The biological opinion expired in September 2023 and the federal agencies have not yet replaced it with an updated version.

“Had the 2008 Biological Opinion not expired in September of 2023, we would have had a different result,“ the Corp’s Goodenough wrote in her response to The Press Democrat.

Instead of issuing an immediate injunction that would order the federal government to alter its flood release plans, the judge said she would take the matter back up in August, and look to see if the Corps had taken steps toward crafting a new management plan for making the releases in a manner that might better protect the fish.

Until then, “there is no reason … to step into the shoes of the expert agencies to prematurely determine what is the best dam operation practice,” for the fish, Corley wrote.

In a telephone interview Tuesday, White told The Press Democrat he began testing turbidity at different points of the Russian River — below Coyote Valley Dam, above it and at different tributary points — out of his growing frustration over what he believed were damaging dam releases. The Corps had documented for years that its releases were increasing turbidity to a point that would harm imperiled salmonid populations, he said, but had not acted.

“That’s what’s most bothersome of this entire endeavor,“ he said. ”Nobody held them accountable for fixing it.”

He conducted the tests on his own time and paid for analysis out of his own pocket, he said, to build a case that the dam releases were violating the Endangered Species Act.

Environmentalists and water managers have long known the placement of the dam’s outlet meant that sediment from Lake Mendocino’s bottom was being released into the Russian River. But many considered it a flaw in the dam’s antiquated design that couldn’t be rectified without a major reconstruction project.

“The way the dam was built it was designed to scour out sediment as it accumulates around that outlet and send that downriver,“ Don McEnhill, director of environmental group Russian Riverkeeper, told The Press Democrat Tuesday.

“The only way that can be fixed truly is by changing the outlet structure,” he said. Any federal judge would be reluctant to issue an order that could interfere with the Corps’ flood control management efforts, McEnhill noted, which protect Ukiah and other inhabited areas.

McEnhill said Russian Riverkeeper has also advocated for a dam-raising project.

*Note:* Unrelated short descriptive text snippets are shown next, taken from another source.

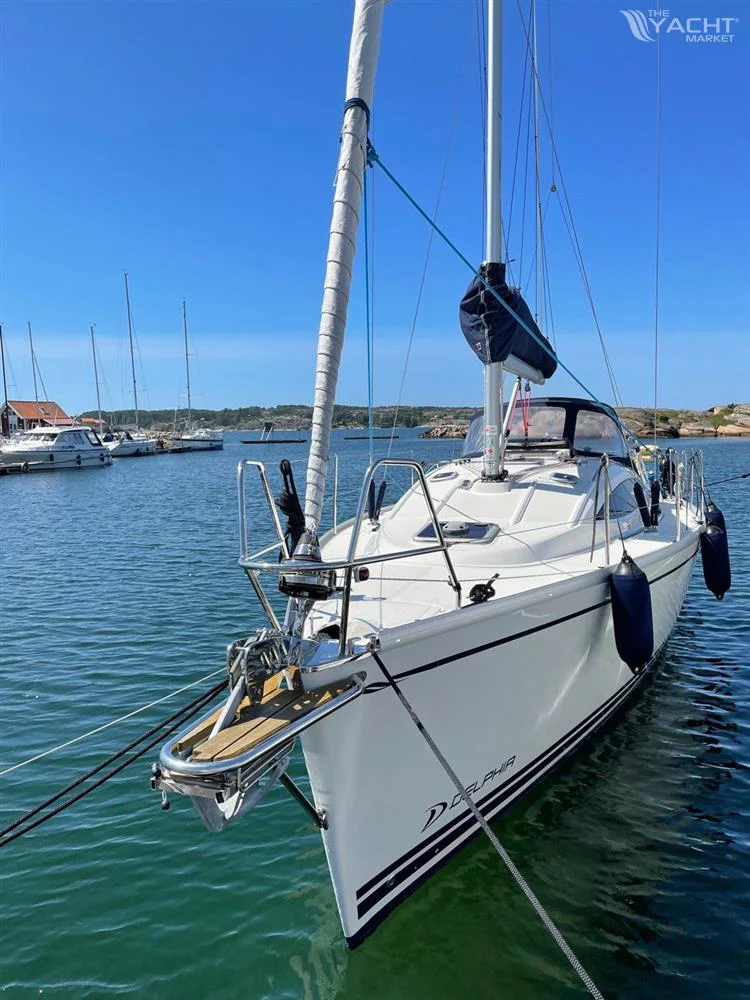 BoatPhoto.alt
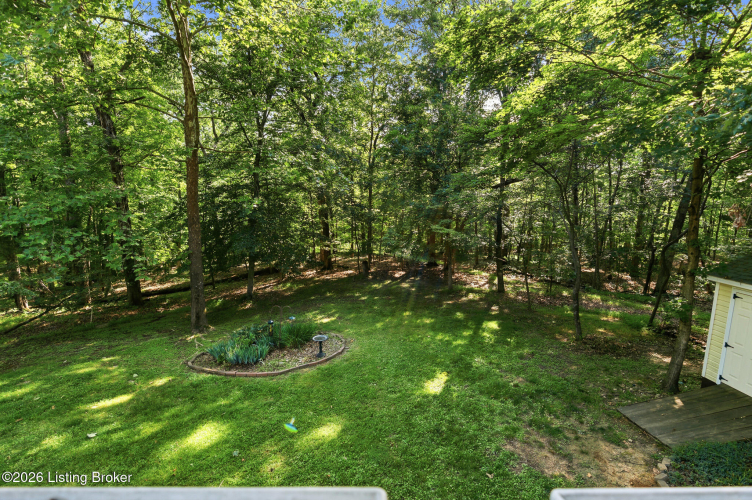 Listing Image 50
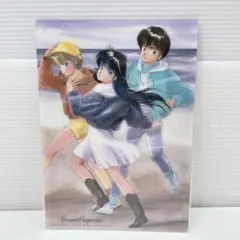 garyubai様 リクエスト 2点 まとめ商品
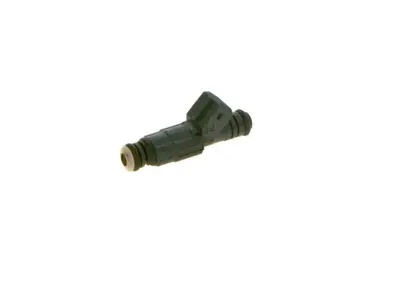 BOSCH 0280156349 Enjeksıyon Subapı Bmw M50 M52 B25 M50 B20 B25 E34 E36 E39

White and his attorney however say the Corps could protect salmon and steelhead runs sooner, including by limiting the duration of their releases to mimic the natural turbidity in high flows that fish are adapted to.

After a strong rainstorm, the river naturally clouds through sediment runoff, White said, but clears itself out with time. Turbidity from Coyote Valley Dam releases last significantly longer than those natural cycles, he said.